Although rs2736100 localises to intron 2 of TERT, this does not exclude the possibility of long-range effects as the functional basis for the 5p15.33 cancer association. However, although the 5p15.33 locus includes the TERT and CLPTM1L genes, these essentially map to two distinct regions of LD, making it likely rs2736100 impacts either directly or indirectly on TERT.
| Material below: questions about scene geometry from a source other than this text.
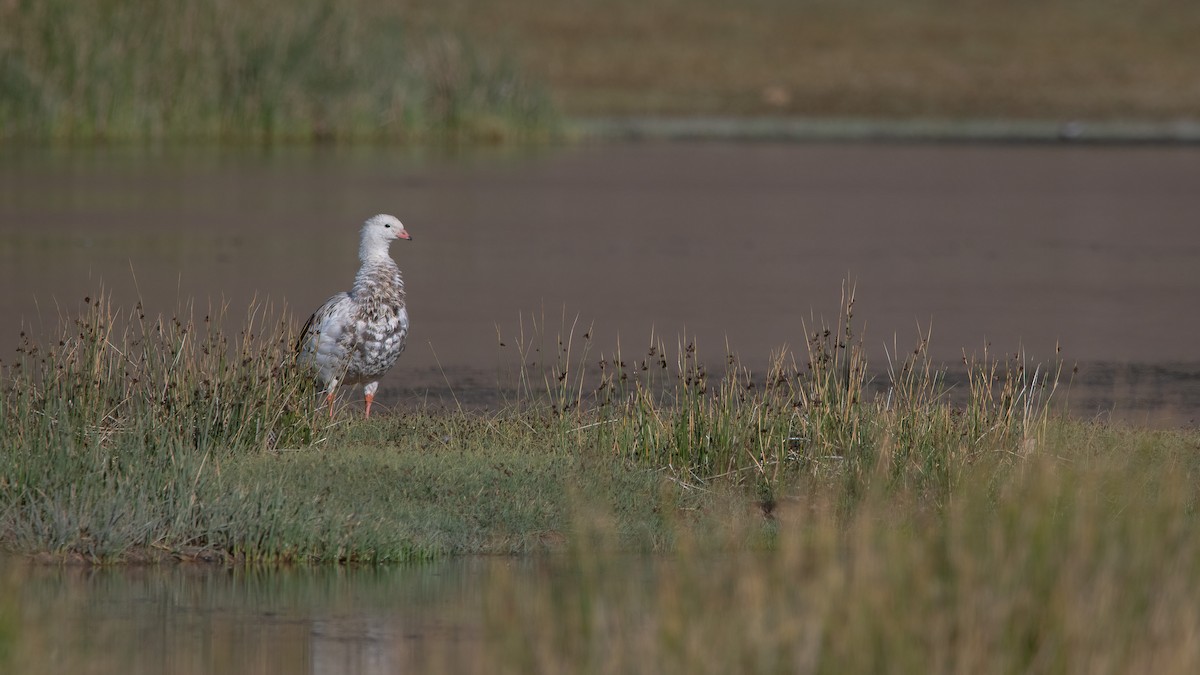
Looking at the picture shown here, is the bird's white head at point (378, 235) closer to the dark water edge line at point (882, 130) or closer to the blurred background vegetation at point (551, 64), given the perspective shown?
the blurred background vegetation at point (551, 64)

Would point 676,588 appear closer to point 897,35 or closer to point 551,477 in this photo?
point 551,477

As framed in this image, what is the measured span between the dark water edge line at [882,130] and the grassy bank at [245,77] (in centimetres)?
245

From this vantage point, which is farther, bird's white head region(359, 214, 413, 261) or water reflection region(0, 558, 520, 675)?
bird's white head region(359, 214, 413, 261)

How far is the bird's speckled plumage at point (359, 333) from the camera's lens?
959cm

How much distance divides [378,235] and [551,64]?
116ft

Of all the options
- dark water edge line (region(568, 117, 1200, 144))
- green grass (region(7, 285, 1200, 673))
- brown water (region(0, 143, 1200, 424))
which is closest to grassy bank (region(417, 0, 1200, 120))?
dark water edge line (region(568, 117, 1200, 144))

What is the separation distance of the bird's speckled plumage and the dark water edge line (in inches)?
1007

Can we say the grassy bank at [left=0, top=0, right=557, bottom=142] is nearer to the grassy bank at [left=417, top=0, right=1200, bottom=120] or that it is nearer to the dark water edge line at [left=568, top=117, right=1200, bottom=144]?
the dark water edge line at [left=568, top=117, right=1200, bottom=144]

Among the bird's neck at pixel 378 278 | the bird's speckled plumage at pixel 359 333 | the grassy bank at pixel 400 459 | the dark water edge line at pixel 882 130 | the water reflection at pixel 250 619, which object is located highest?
the bird's neck at pixel 378 278

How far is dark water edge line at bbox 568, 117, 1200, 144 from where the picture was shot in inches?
1431

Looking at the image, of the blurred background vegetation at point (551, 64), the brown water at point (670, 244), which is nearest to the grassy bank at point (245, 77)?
the blurred background vegetation at point (551, 64)

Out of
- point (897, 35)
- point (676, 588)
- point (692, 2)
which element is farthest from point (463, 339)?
point (692, 2)

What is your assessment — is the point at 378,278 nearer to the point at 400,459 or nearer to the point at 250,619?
the point at 400,459

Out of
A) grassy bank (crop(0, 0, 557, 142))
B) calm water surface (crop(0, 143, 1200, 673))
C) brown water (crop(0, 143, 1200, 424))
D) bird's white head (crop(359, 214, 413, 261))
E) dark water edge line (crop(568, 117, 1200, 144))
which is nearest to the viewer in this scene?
calm water surface (crop(0, 143, 1200, 673))
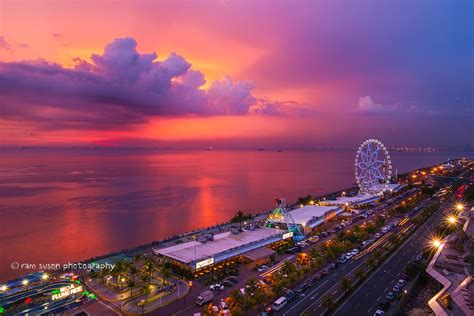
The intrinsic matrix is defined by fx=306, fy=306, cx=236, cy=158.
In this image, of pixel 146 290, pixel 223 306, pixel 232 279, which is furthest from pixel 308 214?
pixel 146 290

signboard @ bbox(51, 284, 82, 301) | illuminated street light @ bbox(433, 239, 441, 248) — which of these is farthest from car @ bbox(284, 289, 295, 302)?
illuminated street light @ bbox(433, 239, 441, 248)

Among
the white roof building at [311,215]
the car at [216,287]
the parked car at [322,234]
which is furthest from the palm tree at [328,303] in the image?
the white roof building at [311,215]

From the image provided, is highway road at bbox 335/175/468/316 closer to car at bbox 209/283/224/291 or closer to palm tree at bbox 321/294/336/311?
palm tree at bbox 321/294/336/311

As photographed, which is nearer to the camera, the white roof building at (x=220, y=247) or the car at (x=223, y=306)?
the car at (x=223, y=306)

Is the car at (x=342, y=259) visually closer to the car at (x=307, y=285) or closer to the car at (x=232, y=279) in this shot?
the car at (x=307, y=285)

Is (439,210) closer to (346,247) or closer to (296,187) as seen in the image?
(346,247)

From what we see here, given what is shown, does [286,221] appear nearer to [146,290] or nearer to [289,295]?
[289,295]

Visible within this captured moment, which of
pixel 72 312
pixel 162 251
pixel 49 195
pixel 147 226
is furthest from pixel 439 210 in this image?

A recent study reported an association between the TERT SNP rs2853668 and CRC risk (Peters et al, 2012). In our study, rs2736100 provided superior evidence for an association with CRC than rs2853668. As rs2736100 and rs2853668 are correlated, albeit weakly (r2=0.15, D′=0.69), it is likely that the association reported by Peters et al, (2012) reflects the impact of rs2736100 genotype, or a hitherto unidentified correlated variant on CRC risk.

Functional variants in TERT have been shown to affect telomerase expression through modulating promoter activity (Beesley et al, 2011), and such a mechanism offers a possible explanation for how a putative functional variant at TERT affects CRC risk (Aisner, 2002). Although sequence conservation in non-coding regions has been shown to be a good predictor of cis-regulatory sequences (Gomez-Skarmeta et al, 2006), there is little evidence for high conservation directly at rs2736100 (Figure 3). ENCODE project data does not show evidence for DNAse hypersensitivity sites (indicating open chromatin), or histone H3KMe1/H3KMe3 methylation (often near regulatory elements) at rs2736100. Although these data do not support rs2736100 being directly functional, in an analysis of putative binding sites at rs2736100 using TFSearch, SRY and Hfh-2 sites are only predicted for rs2736100-T and not rs2736100-G. SRY (sex determining region Y) is a male-expressed gene involved in sex determination (Wallis et al, 2008). Although speculative, rs2736100-T-mediated SRY recruitment to TERT might lead to increased expression of telomerase in germ cells, thereby providing an explanation for the increased risk of testicular cancer associated with rs2736100-T (Turnbull et al, 2010). It is unknown whether Hfh-2 (also known as FOXD3) regulates telomerase expression, however, this forkhead transcription factor has a role in early cell development, thus suggesting another biological basis for the 5p15.33 association (Guo et al, 2002). Such speculations are predicated on the assumption that rs2736100 underscores the 5p15.33 association. Although our imputation provided no evidence for a stronger signal at 5p15.33 than that afforded by rs2736100, it is possible the association is mediated through one or more rare disease-causing variants, which are not adequately catalogued by the 1000 Genomes project data. High-depth coverage sequencing of a large series of CRC cases for 5p15.33 variation would allow this possibility to be explored.

Figure 3
figure 3

Evolutionary conservation and chromatin status of a 14.8-kb region of 5p15.33 encompassing rs2736100. Regions of DNase-I hypersensitivity are shown by greyscale bars. Also shown are regions prone to H3K4Me1 or H3K4Me3 modifications, often found near regulatory elements and promoters respectively. Evolutionarily conserved regions (ECRs) between humans and chimpanzee (Pan troglodytes), mouse (Mus musculus) and fugu fish (Takifugu rubripes) are denoted by light grey horizontal lines relative to TERT (darkest grey, coding exons; lightest grey, untranslated regions; darker grey, intergenic regions; light grey, intronic regions; medium grey, transposons and simple repeats of the gene). The colour reproduction of this figure is available at British Journal of Cancer online.

In conclusion, our data demonstrate that polymorphic variation at 5p15.33 is a determinant of CRC risk. It has recently been shown that polymorphisms in TERC (telomerase RNA component) are associated with CRC risk and increased telomere length (Codd et al, 2010; Houlston et al, 2010; Jones et al, 2012); collectively these data extend the role of genetic variation in telomere elongation mechanisms in defining cancer risk per se.